El verdadero, o al menos más histórico, arco de triunfo de París no es el que se yergue en la Plaza Charles De Gaulle, no. El arco que ha dado el triunfo a esta ciudad, y que todavía lo sostiene, es el que forma el Sena al amamantar París (véase el mapa adjunto).Tras haberlo cruzado muchas veces a través de sus numerosos puentes y haberlo acompañado en su arqueante curso con cortos recorridos por ambas orillas, quise hacer algo más. Pensé en bañarme, e incluso en sumergirme en él; pero él mismo, con su briosa y corriente lengua, me desaconsejó. Estuve tentado de lamerlo a bordo de un ‘bateau’, pero me pareció un gesto demasiado superficial y vano. Se me ocurrió entonces, pasear con él, junto a él, a lo largo de todo el arco fluvial desde la estación de Austerlitz hasta el puente de Garigliano, pasando de la ribera izquierda a la derecha según me conviniese. Con este paseo esperaba contemplar mejor el esplendor de su gloria, esparcida a lo largo de las dos orillas. Lo hice en poco más de dos horas. Mi esperanza se cumplió.

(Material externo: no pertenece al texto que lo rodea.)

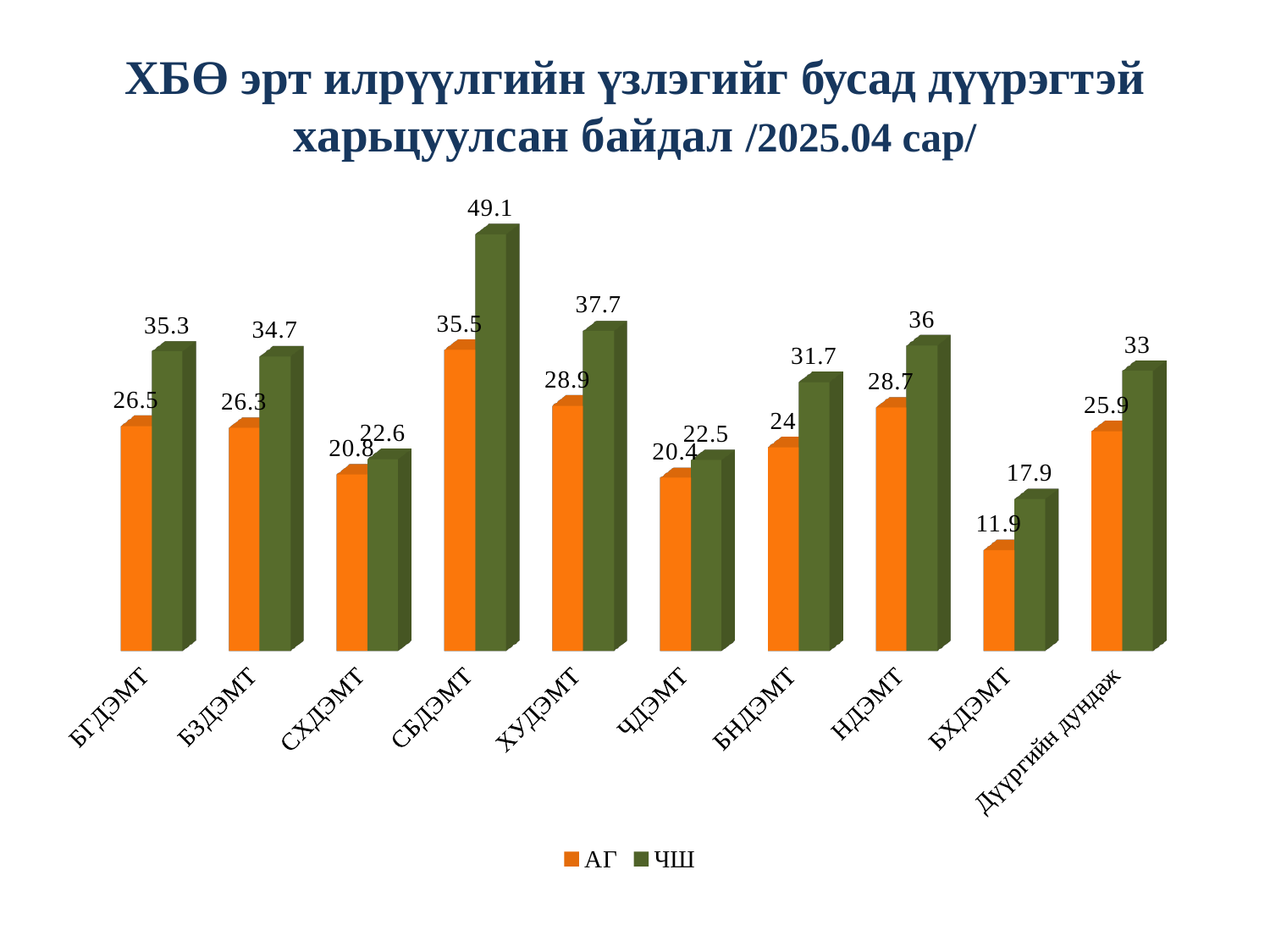
Which series is shown in orange? АГ What is the ЧШ value for НДЭМТ? 36 What is the difference between the ЧШ and АГ values for СБДЭМТ? 13.6 How many series does the legend list? 2 Which category has the lowest АГ value? БХДЭМТ How many categories are shown on the x axis? 10 Which category has the highest ЧШ value? СБДЭМТ What kind of chart is shown on the slide? Bar chart What is the АГ value for СБДЭМТ? 35.5 What is the difference between the ЧШ values for БГДЭМТ and БХДЭМТ? 17.4 Which is larger, the АГ value for ХУДЭМТ or the АГ value for БНДЭМТ? ХУДЭМТ What is the АГ value for Дүүргийн дундаж? 25.9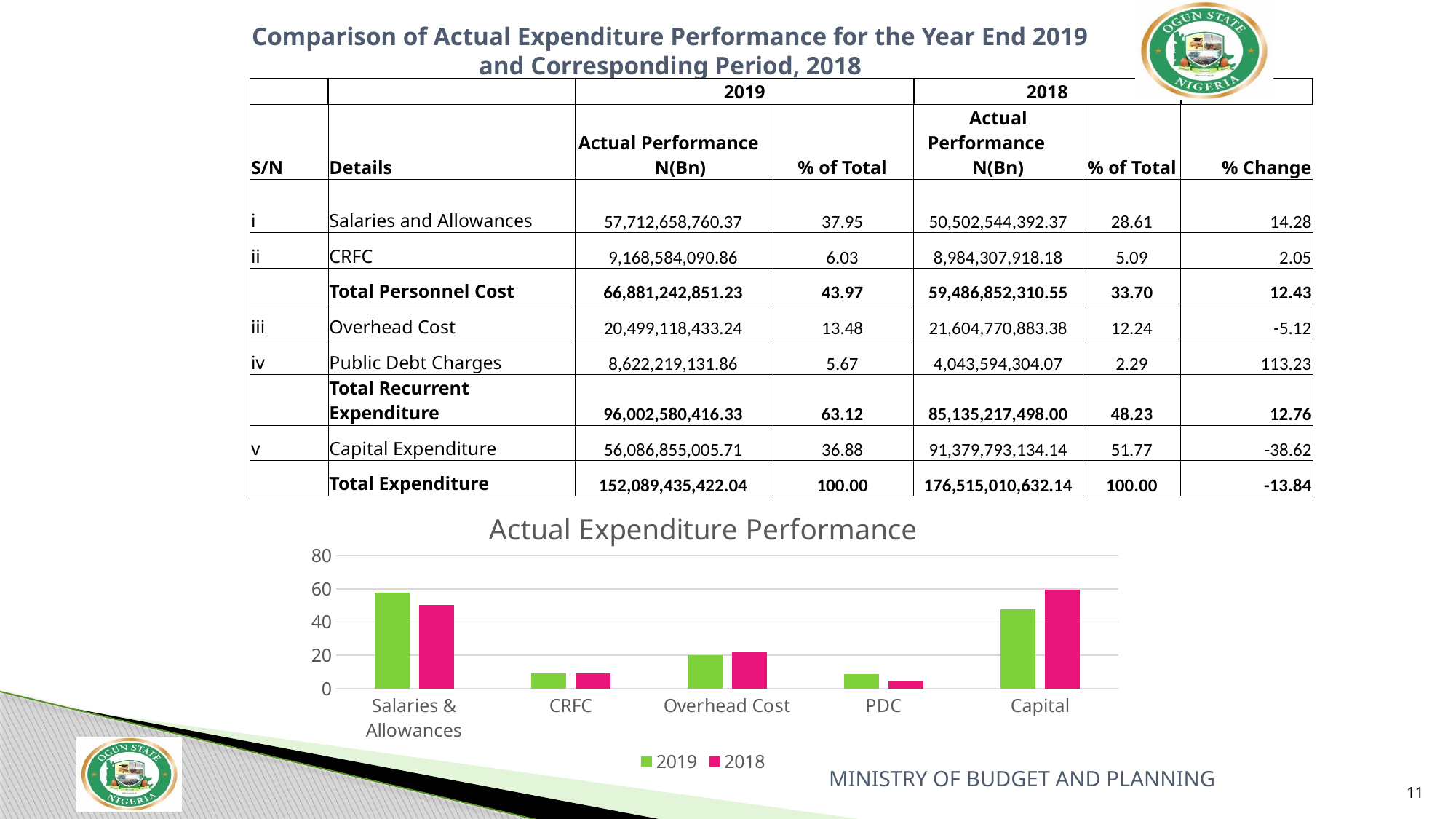
How many categories are shown on the x axis of the chart? 5 What is the title of the chart? Actual Expenditure Performance What kind of chart is shown on the slide? bar chart How many series does the chart's legend list? 2 Which category has the highest 2018 bar in the chart? Capital For Capital, is the 2019 bar or the 2018 bar larger? 2018 Which category has the lowest 2018 bar in the chart? PDC Is the 2019 value for Salaries & Allowances greater or less than 40? greater Is the 2019 value for PDC greater or less than 20? less Which colour represents the 2019 series in the chart? green Which category has the highest 2019 bar in the chart? Salaries & Allowances For Salaries & Allowances, is the 2019 bar or the 2018 bar larger? 2019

Termino, por ahora, con dos recomendaciones. Si van a París, rúen por ella, perdiéndose entre sus calles, bulevares y avenidas, porque siempre se encuentra algo valioso. Pero, si de verdad quieren encontrar el alma de París, entonces no se pierdan entre animaciones, y vayan directamente al Sena. Mírenlo, remírenlo y admírenlo. Y si les gusta pasear, no hay como pasear con el Sena, junto al Sena, a lo largo de su arco de triunfo.